> **SUPPLIED ENTRIES**
*-*-*

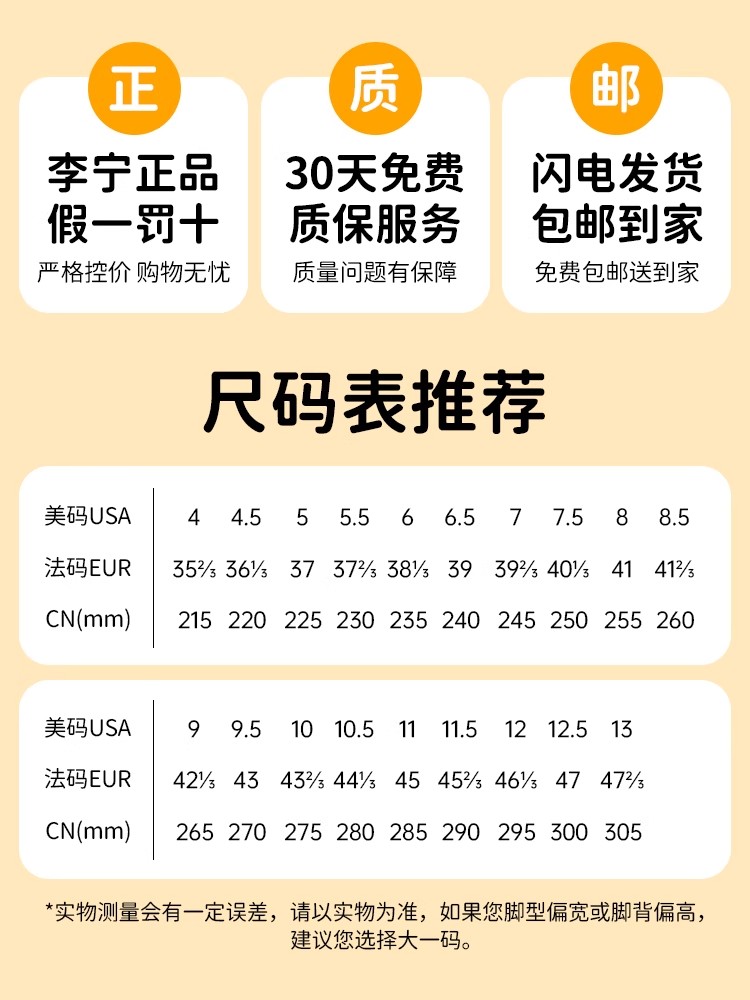 正
李宁正品
假一罚十
严格控价 购物无忧

质
30天免费
质保服务
质量问题有保障

邮
闪电发货
包邮到家
免费包邮送到家

尺码表推荐

| 美码USA | 4 | 4.5 | 5 | 5.5 | 6 | 6.5 | 7 | 7.5 | 8 | 8.5 |
|---|---|---|---|---|---|---|---|---|---|---|
| 法码EUR | 35⅔ | 36⅓ | 37 | 37⅔ | 38⅓ | 39 | 39⅔ | 40⅓ | 41 | 41⅔ |
| CN(mm) | 215 | 220 | 225 | 230 | 235 | 240 | 245 | 250 | 255 | 260 |

| 美码USA | 9 | 9.5 | 10 | 10.5 | 11 | 11.5 | 12 | 12.5 | 13 |
|---|---|---|---|---|---|---|---|---|---|
| 法码EUR | 42⅓ | 43 | 43⅔ | 44⅓ | 45 | 45⅔ | 46⅓ | 47 | 47⅔ |
| CN(mm) | 265 | 270 | 275 | 280 | 285 | 290 | 295 | 300 | 305 |

*实物测量会有一定误差，请以实物为准，如果您脚型偏宽或脚背偏高，建议您选择大一码。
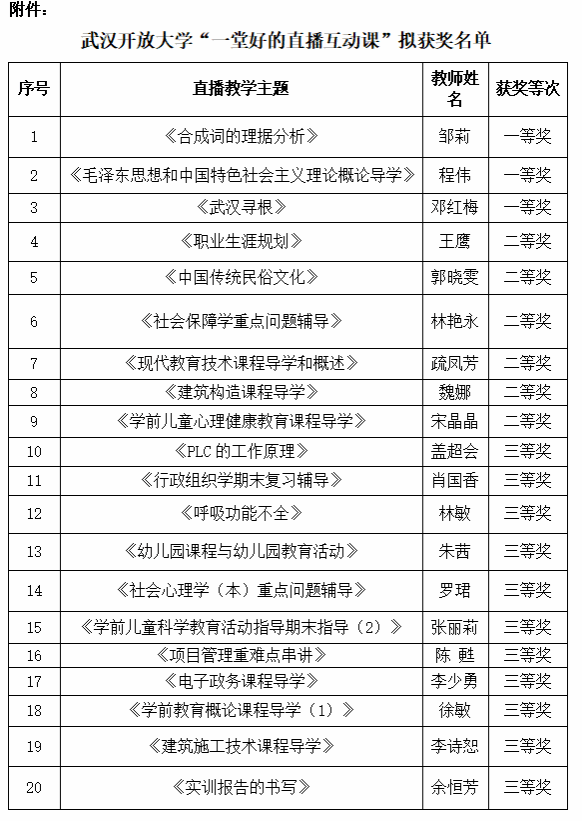 附件：

武汉开放大学“一堂好的直播互动课”拟获奖名单

| 序号 | 直播教学主题 | 教师姓名 | 获奖等次 |
|---|---|---|---|
| 1 | 《合成词的理据分析》 | 邹莉 | 一等奖 |
| 2 | 《毛泽东思想和中国特色社会主义理论概论导学》 | 程伟 | 一等奖 |
| 3 | 《武汉寻根》 | 邓红梅 | 一等奖 |
| 4 | 《职业生涯规划》 | 王鹰 | 二等奖 |
| 5 | 《中国传统民俗文化》 | 郭晓雯 | 二等奖 |
| 6 | 《社会保障学重点问题辅导》 | 林艳永 | 二等奖 |
| 7 | 《现代教育技术课程导学和概述》 | 疏凤芳 | 二等奖 |
| 8 | 《建筑构造课程导学》 | 魏娜 | 二等奖 |
| 9 | 《学前儿童心理健康教育课程导学》 | 宋晶晶 | 二等奖 |
| 10 | 《PLC 的工作原理》 | 盖超会 | 三等奖 |
| 11 | 《行政组织学期末复习辅导》 | 肖国香 | 三等奖 |
| 12 | 《呼吸功能不全》 | 林敏 | 三等奖 |
| 13 | 《幼儿园课程与幼儿园教育活动》 | 朱茜 | 三等奖 |
| 14 | 《社会心理学（本）重点问题辅导》 | 罗珺 | 三等奖 |
| 15 | 《学前儿童科学教育活动指导期末指导（2）》 | 张丽莉 | 三等奖 |
| 16 | 《项目管理重难点串讲》 | 陈 甦 | 三等奖 |
| 17 | 《电子政务课程导学》 | 李少勇 | 三等奖 |
| 18 | 《学前教育概论课程导学（1）》 | 徐敏 | 三等奖 |
| 19 | 《建筑施工技术课程导学》 | 李诗恕 | 三等奖 |
| 20 | 《实训报告的书写》 | 余恒芳 | 三等奖 |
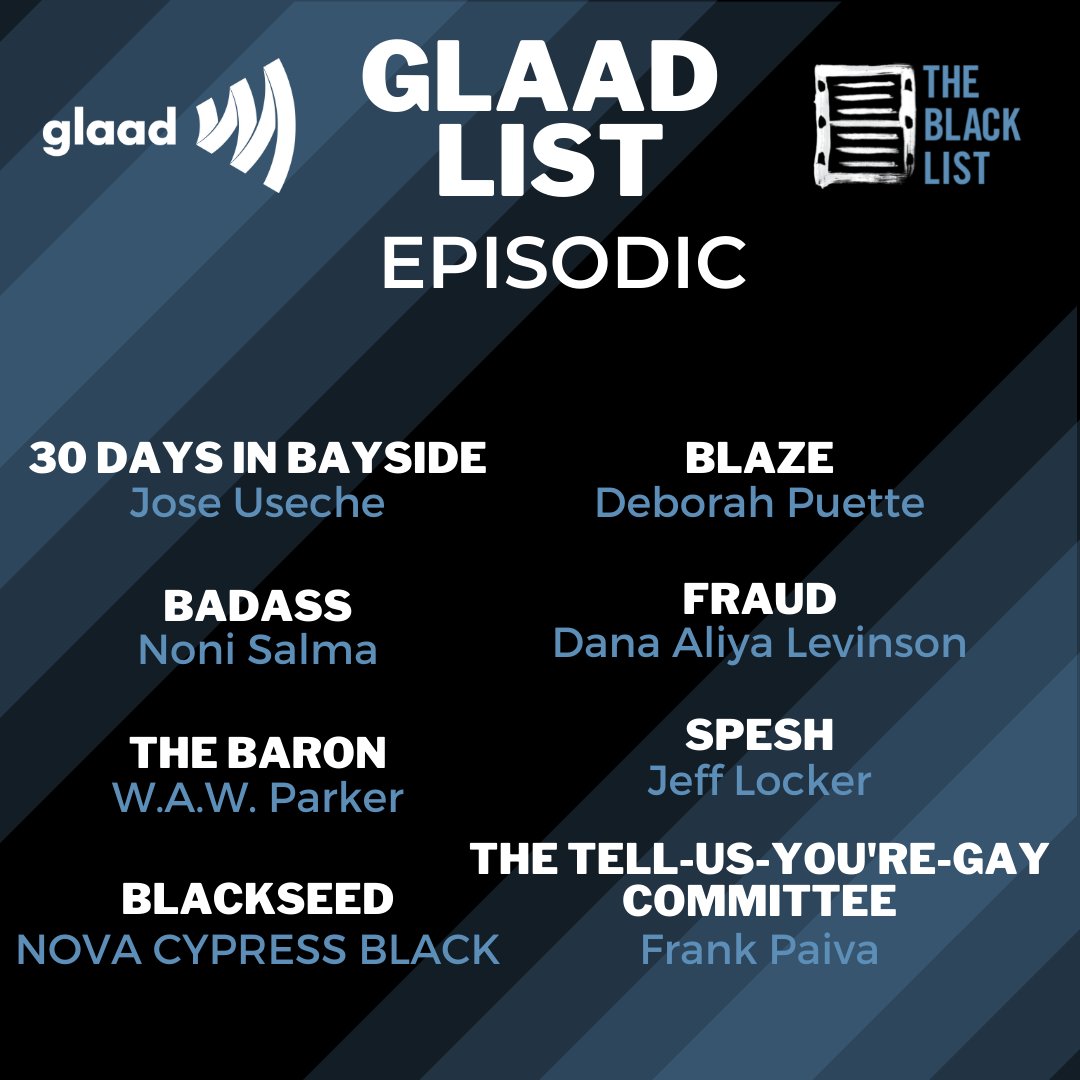 glaad

GLAAD LIST

THE BLACK LIST

EPISODIC

30 DAYS IN BAYSIDE
Jose Useche

BADASS
Noni Salma

THE BARON
W.A.W. Parker

BLACKSEED
NOVA CYPRESS BLACK

BLAZE
Deborah Puette

FRAUD
Dana Aliya Levinson

SPESH
Jeff Locker

THE TELL-US-YOU'RE-GAY COMMITTEE
Frank Paiva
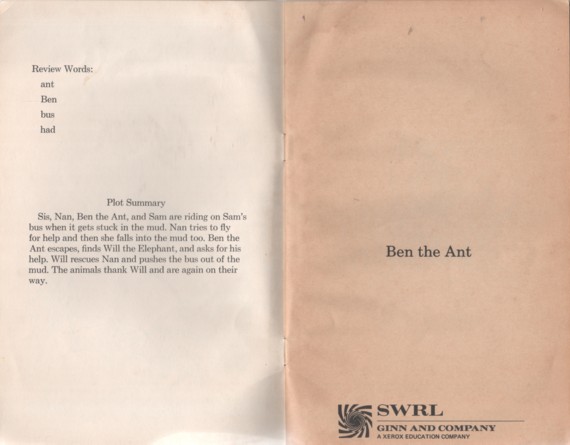 Review Words:
ant
Ben
bus
had

Plot Summary

Sis, Nan, Ben the Ant, and Sam are riding on Sam's bus when it gets stuck in the mud. Nan tries to fly for help and then she falls into the mud too. Ben the Ant escapes, finds Will the Elephant, and asks for his help. Will rescues Nan and pushes the bus out of the mud. The animals thank Will and are again on their way.

Ben the Ant

SWRL
GINN AND COMPANY
A XEROX EDUCATION COMPANY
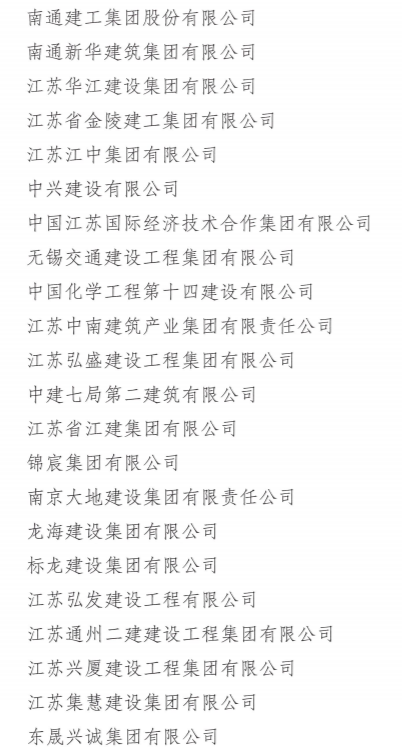 南通建工集团股份有限公司
南通新华建筑集团有限公司
江苏华江建设集团有限公司
江苏省金陵建工集团有限公司
江苏江中集团有限公司
中兴建设有限公司
中国江苏国际经济技术合作集团有限公司
无锡交通建设工程集团有限公司
中国化学工程第十四建设有限公司
江苏中南建筑产业集团有限责任公司
江苏弘盛建设工程集团有限公司
中建七局第二建筑有限公司
江苏省江建集团有限公司
锦宸集团有限公司
南京大地建设集团有限责任公司
龙海建设集团有限公司
标龙建设集团有限公司
江苏弘发建设工程有限公司
江苏通州二建建设工程集团有限公司
江苏兴厦建设工程集团有限公司
江苏集慧建设集团有限公司
东晟兴诚集团有限公司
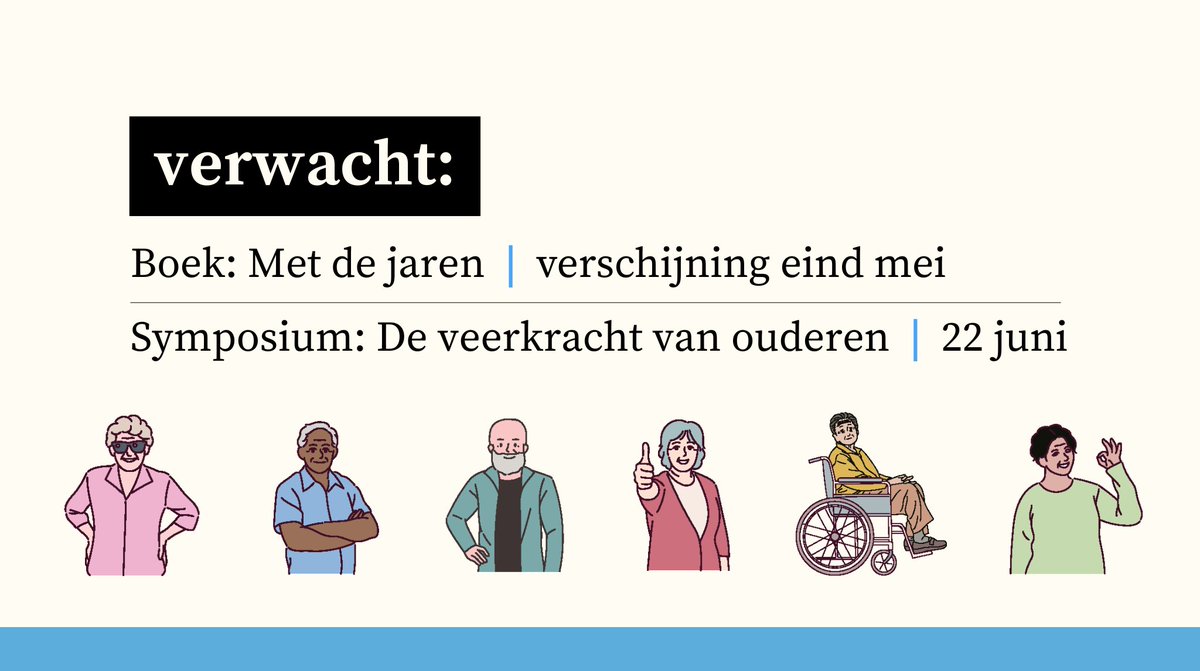 verwacht:

Boek: Met de jaren | verschijning eind mei

Symposium: De veerkracht van ouderen | 22 juni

*-*-*

> **WHAT THE TASK ASKS**
Each line above should be written out again exactly, without any image.

> **RESPONSE FOR THIS EXERCISE**
 正
李宁正品
假一罚十
严格控价 购物无忧

质
30天免费
质保服务
质量问题有保障

邮
闪电发货
包邮到家
免费包邮送到家

尺码表推荐

| 美码USA | 4 | 4.5 | 5 | 5.5 | 6 | 6.5 | 7 | 7.5 | 8 | 8.5 |
|---|---|---|---|---|---|---|---|---|---|---|
| 法码EUR | 35⅔ | 36⅓ | 37 | 37⅔ | 38⅓ | 39 | 39⅔ | 40⅓ | 41 | 41⅔ |
| CN(mm) | 215 | 220 | 225 | 230 | 235 | 240 | 245 | 250 | 255 | 260 |

| 美码USA | 9 | 9.5 | 10 | 10.5 | 11 | 11.5 | 12 | 12.5 | 13 |
|---|---|---|---|---|---|---|---|---|---|
| 法码EUR | 42⅓ | 43 | 43⅔ | 44⅓ | 45 | 45⅔ | 46⅓ | 47 | 47⅔ |
| CN(mm) | 265 | 270 | 275 | 280 | 285 | 290 | 295 | 300 | 305 |

*实物测量会有一定误差，请以实物为准，如果您脚型偏宽或脚背偏高，建议您选择大一码。
 附件：

武汉开放大学“一堂好的直播互动课”拟获奖名单

| 序号 | 直播教学主题 | 教师姓名 | 获奖等次 |
|---|---|---|---|
| 1 | 《合成词的理据分析》 | 邹莉 | 一等奖 |
| 2 | 《毛泽东思想和中国特色社会主义理论概论导学》 | 程伟 | 一等奖 |
| 3 | 《武汉寻根》 | 邓红梅 | 一等奖 |
| 4 | 《职业生涯规划》 | 王鹰 | 二等奖 |
| 5 | 《中国传统民俗文化》 | 郭晓雯 | 二等奖 |
| 6 | 《社会保障学重点问题辅导》 | 林艳永 | 二等奖 |
| 7 | 《现代教育技术课程导学和概述》 | 疏凤芳 | 二等奖 |
| 8 | 《建筑构造课程导学》 | 魏娜 | 二等奖 |
| 9 | 《学前儿童心理健康教育课程导学》 | 宋晶晶 | 二等奖 |
| 10 | 《PLC 的工作原理》 | 盖超会 | 三等奖 |
| 11 | 《行政组织学期末复习辅导》 | 肖国香 | 三等奖 |
| 12 | 《呼吸功能不全》 | 林敏 | 三等奖 |
| 13 | 《幼儿园课程与幼儿园教育活动》 | 朱茜 | 三等奖 |
| 14 | 《社会心理学（本）重点问题辅导》 | 罗珺 | 三等奖 |
| 15 | 《学前儿童科学教育活动指导期末指导（2）》 | 张丽莉 | 三等奖 |
| 16 | 《项目管理重难点串讲》 | 陈 甦 | 三等奖 |
| 17 | 《电子政务课程导学》 | 李少勇 | 三等奖 |
| 18 | 《学前教育概论课程导学（1）》 | 徐敏 | 三等奖 |
| 19 | 《建筑施工技术课程导学》 | 李诗恕 | 三等奖 |
| 20 | 《实训报告的书写》 | 余恒芳 | 三等奖 |
 glaad

GLAAD LIST

THE BLACK LIST

EPISODIC

30 DAYS IN BAYSIDE
Jose Useche

BADASS
Noni Salma

THE BARON
W.A.W. Parker

BLACKSEED
NOVA CYPRESS BLACK

BLAZE
Deborah Puette

FRAUD
Dana Aliya Levinson

SPESH
Jeff Locker

THE TELL-US-YOU'RE-GAY COMMITTEE
Frank Paiva
 Review Words:
ant
Ben
bus
had

Plot Summary

Sis, Nan, Ben the Ant, and Sam are riding on Sam's bus when it gets stuck in the mud. Nan tries to fly for help and then she falls into the mud too. Ben the Ant escapes, finds Will the Elephant, and asks for his help. Will rescues Nan and pushes the bus out of the mud. The animals thank Will and are again on their way.

Ben the Ant

SWRL
GINN AND COMPANY
A XEROX EDUCATION COMPANY
 南通建工集团股份有限公司
南通新华建筑集团有限公司
江苏华江建设集团有限公司
江苏省金陵建工集团有限公司
江苏江中集团有限公司
中兴建设有限公司
中国江苏国际经济技术合作集团有限公司
无锡交通建设工程集团有限公司
中国化学工程第十四建设有限公司
江苏中南建筑产业集团有限责任公司
江苏弘盛建设工程集团有限公司
中建七局第二建筑有限公司
江苏省江建集团有限公司
锦宸集团有限公司
南京大地建设集团有限责任公司
龙海建设集团有限公司
标龙建设集团有限公司
江苏弘发建设工程有限公司
江苏通州二建建设工程集团有限公司
江苏兴厦建设工程集团有限公司
江苏集慧建设集团有限公司
东晟兴诚集团有限公司
 verwacht:

Boek: Met de jaren | verschijning eind mei

Symposium: De veerkracht van ouderen | 22 juni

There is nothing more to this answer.